Problem to work on -
In the material between the lines holding "If we look at" and "which is furthest from point 661,303?", inclusive, change "furthest" to "farthest". Return only those lines, with everything else unchanged.

## start Data entries

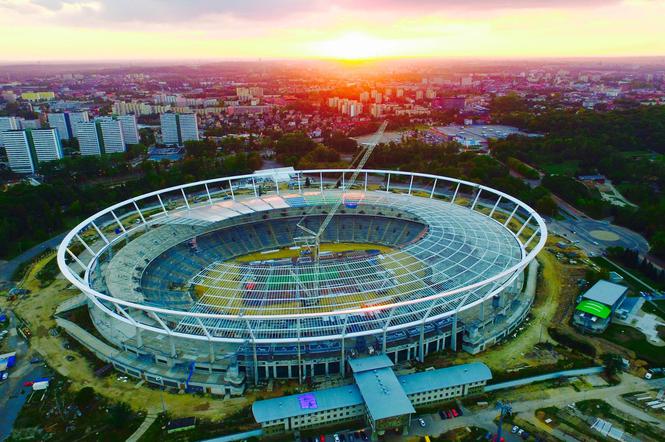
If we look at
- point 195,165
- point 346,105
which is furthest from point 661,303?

## end Data entries
## start Data entries

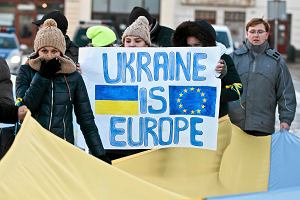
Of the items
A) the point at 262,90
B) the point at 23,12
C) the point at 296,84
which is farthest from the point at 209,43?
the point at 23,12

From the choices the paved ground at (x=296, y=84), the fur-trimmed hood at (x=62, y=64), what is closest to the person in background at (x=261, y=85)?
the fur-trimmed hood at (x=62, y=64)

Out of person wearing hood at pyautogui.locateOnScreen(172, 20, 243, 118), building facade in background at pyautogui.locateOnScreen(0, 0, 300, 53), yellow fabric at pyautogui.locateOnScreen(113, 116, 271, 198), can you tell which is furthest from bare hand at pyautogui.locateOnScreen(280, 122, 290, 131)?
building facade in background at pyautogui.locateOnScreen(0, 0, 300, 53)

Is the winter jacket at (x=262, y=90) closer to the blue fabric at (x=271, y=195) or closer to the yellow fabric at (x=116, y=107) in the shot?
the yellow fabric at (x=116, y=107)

## end Data entries
## start Data entries

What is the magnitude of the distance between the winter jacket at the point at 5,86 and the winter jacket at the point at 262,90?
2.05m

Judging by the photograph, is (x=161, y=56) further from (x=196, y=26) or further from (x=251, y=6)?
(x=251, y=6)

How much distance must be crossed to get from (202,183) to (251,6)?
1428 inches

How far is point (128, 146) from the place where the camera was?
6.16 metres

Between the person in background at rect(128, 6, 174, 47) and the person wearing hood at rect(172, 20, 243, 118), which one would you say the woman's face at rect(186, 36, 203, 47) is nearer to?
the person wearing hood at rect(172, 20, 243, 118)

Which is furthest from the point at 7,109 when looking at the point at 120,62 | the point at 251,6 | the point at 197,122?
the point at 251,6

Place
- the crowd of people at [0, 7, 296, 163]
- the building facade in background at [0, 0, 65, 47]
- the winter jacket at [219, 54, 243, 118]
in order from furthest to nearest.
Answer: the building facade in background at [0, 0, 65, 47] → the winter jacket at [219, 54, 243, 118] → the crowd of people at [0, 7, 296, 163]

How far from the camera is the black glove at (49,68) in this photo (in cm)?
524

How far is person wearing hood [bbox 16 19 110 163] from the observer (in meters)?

## end Data entries

Solution -
If we look at
- point 195,165
- point 346,105
which is farthest from point 661,303?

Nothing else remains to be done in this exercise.